Ваня быстрым шагом пошел вдоль того же шоссе. После почты свернул во дворы. Пробрался с торца серого здания. Нырнул в железную дверь и вниз – два пролета. Потом по темному коридору вперед, вперед по гулкой плитке из прошлого века. Дверь налево. «Здрасте». В комнате по кругу за компьютерами сидит шесть человек. Головы оборачиваются, кивают – здрасте. Матери нет, на выезде. А сидящий впереди белобрысый затылок – дядя Егор. Муж мамы. Зачем-то таскается постоянно к ней на работу.
– Здравствуй, Иван.
– Здрасть, дядь Егор.
Долгий муторный разговор про уроки. Ваня говорит, что все сделал. Дядя Егор не верит. А Ваня говорит, что сделал. Ладно.
– А денег на поесть дадите?
– Опять сигареты купишь? От тебя даже сейчас несет. Курил?

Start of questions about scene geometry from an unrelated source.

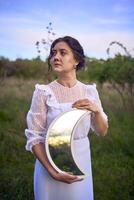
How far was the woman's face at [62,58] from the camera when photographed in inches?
77.9

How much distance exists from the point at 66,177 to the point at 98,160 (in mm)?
3190

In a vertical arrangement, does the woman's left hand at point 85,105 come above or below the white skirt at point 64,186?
above

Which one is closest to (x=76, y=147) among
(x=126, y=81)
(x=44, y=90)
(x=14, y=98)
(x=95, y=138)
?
(x=44, y=90)

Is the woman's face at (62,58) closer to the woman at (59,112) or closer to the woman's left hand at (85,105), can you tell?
the woman at (59,112)

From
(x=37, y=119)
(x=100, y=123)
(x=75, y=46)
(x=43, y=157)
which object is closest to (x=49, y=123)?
(x=37, y=119)

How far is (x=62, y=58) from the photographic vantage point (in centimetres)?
198

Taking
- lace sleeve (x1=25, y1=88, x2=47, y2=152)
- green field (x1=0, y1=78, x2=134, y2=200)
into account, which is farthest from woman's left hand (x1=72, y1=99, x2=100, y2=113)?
green field (x1=0, y1=78, x2=134, y2=200)

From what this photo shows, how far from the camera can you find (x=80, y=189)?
80.1 inches

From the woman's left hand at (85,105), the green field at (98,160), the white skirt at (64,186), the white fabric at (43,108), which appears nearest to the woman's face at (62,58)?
the white fabric at (43,108)

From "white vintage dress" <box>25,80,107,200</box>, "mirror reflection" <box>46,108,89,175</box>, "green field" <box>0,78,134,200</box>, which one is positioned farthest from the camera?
"green field" <box>0,78,134,200</box>

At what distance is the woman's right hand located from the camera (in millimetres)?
1873

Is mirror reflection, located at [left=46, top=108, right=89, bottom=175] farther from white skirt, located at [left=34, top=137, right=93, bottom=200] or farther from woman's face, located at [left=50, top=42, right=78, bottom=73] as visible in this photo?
woman's face, located at [left=50, top=42, right=78, bottom=73]

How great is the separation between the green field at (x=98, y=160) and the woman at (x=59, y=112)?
1.74 m

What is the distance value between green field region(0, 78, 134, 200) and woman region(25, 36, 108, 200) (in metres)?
1.74
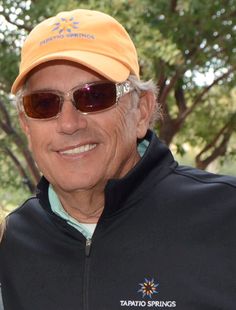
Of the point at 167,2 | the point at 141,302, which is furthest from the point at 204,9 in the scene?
the point at 141,302

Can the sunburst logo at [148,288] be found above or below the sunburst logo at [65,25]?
below

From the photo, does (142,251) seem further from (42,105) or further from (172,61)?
(172,61)

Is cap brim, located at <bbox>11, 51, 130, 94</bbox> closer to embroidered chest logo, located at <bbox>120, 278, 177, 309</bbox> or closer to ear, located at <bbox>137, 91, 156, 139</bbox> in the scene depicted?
ear, located at <bbox>137, 91, 156, 139</bbox>

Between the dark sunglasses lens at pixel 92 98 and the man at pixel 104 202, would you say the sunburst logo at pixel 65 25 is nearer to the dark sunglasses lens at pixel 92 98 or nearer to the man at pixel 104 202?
the man at pixel 104 202

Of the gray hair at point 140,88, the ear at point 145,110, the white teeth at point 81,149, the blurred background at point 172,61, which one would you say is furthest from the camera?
the blurred background at point 172,61

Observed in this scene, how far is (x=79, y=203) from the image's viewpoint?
3.00 m

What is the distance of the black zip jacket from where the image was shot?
2.70m

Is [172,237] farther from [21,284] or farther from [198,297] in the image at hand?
[21,284]

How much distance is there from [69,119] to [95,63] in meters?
0.27

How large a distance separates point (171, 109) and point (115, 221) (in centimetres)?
781

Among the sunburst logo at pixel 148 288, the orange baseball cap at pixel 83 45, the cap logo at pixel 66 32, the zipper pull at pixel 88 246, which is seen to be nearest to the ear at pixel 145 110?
the orange baseball cap at pixel 83 45

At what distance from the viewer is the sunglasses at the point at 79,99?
110 inches

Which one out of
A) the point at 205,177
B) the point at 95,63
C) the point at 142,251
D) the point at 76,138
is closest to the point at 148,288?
the point at 142,251

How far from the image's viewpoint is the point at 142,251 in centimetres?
280
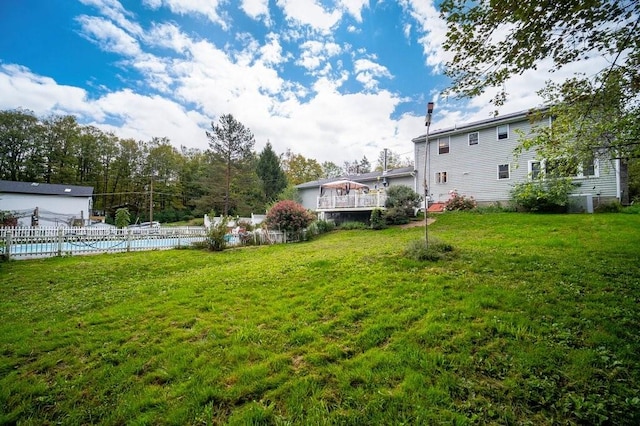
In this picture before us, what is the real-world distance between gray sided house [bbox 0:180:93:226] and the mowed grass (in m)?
23.4

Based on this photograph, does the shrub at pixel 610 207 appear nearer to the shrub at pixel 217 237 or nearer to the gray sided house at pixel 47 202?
the shrub at pixel 217 237

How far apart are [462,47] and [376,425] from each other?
563cm

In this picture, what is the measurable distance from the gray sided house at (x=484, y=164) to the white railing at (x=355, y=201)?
5.74m

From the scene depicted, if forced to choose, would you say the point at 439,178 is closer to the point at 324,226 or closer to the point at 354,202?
the point at 354,202

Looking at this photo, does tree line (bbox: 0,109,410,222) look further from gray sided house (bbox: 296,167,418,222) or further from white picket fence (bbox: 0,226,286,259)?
white picket fence (bbox: 0,226,286,259)

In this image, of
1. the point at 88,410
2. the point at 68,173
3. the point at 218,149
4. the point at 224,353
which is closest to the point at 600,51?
the point at 224,353

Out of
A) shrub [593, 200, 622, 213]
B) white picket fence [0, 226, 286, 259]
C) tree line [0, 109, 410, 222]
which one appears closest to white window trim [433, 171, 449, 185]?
shrub [593, 200, 622, 213]

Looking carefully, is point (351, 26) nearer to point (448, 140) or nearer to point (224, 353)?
point (448, 140)

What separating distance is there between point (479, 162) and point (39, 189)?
3842cm

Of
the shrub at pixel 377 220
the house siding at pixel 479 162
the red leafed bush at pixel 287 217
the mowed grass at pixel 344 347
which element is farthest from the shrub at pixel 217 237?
the house siding at pixel 479 162

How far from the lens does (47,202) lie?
2489cm

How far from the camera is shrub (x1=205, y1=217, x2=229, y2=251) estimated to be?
11977 mm

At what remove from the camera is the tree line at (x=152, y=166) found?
102ft

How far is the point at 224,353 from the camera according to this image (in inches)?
124
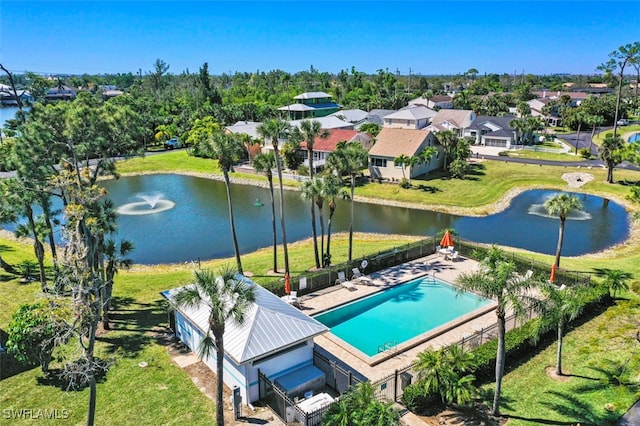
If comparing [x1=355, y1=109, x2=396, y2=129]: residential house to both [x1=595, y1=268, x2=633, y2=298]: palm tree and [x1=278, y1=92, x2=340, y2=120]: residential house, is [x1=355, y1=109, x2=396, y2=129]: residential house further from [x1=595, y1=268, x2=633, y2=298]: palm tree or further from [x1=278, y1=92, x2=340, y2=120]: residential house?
[x1=595, y1=268, x2=633, y2=298]: palm tree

– Нет. Дайте денег на еду.
– У нас полный дом еды. Езжай домой давай.
Ваня уже идет к двери.
– Только снег с дорожек убери. Слышишь?
– Ладно.
– Прохладно.
– Я уберу.
– Только не как в прошлый раз: лопатой помахал и все. Чтоб нормально убрал? Понял? Если не уберешь к приходу, выпорю. Понял?
– Понял.
– Что ты понял?
– Что если я не уберу снег, то вы меня выпорете.
– Вот так. Иди.
– А денег на электричку?
– Тебе утром давали.
– Я потерял.
– Сигареты все-таки покупал?
Ваня уже за дверью. Уши, щеки, ладони – как на пожаре. Сволочь, при всех. Все слышали. Все представили, с него снимают штаны и лупят по голой… или в трусах? Ремнем? Или собачьим поводком? Скакалкой сестры? Ваня побежал в сторону станции. Руки-кулаки. Зубы сжал, аж в висках больно, только бы не закричать. Выпорет. Ваня сплюнул: сам тебя выпорю, сволочь. Дядя Егор голый, со всеми анатомическими подробностями. Оплывшее пузо и все что ниже так отвратительно, что бить совсем не жалко, а наоборот – очень приятно. Визжит, перекатывается с бока на бок. Изо рта кровь. Руки хватаются то за одно, то за другое. Рядом появляется еще одна туша – жаба-война из магазина – получай! Биологичка Виктория Ивановна – на! Леха Бумагин, Ирка-Дыра, а потом еще, и еще. Среди месива лиц, кажется, лицо матери.
На станции люди – скоро электричка. Ваня смотрит вокруг, у кого бы сто рублей на билет. Долго смотрит. Бабки с сумками на колесиках. Нет. Женщина в шубе. Нет. Женщина в пальто. Нет. Сил нет. Сегодня Ваня уже не сможет. Больше просто не переживет. Элементарная защита, рефлекс самосохранения уводит от кассы. Ваня переходит железнодорожные пути. И идет в сторону дома вдоль рельсов. Город остается за спиной. До Сосновки 16 километров. Если верить задачам по алгебре, это часа три, а по сугробам все четыре. Пошел снег. Перед Ваней – белая лента пути. Ване кажется, что это вся его жизнь. Долгая и слепая. Куда, зачем. А в конце, когда Ваня пройдет всё положенное, его, конечно же, выпорют за неубранный снег.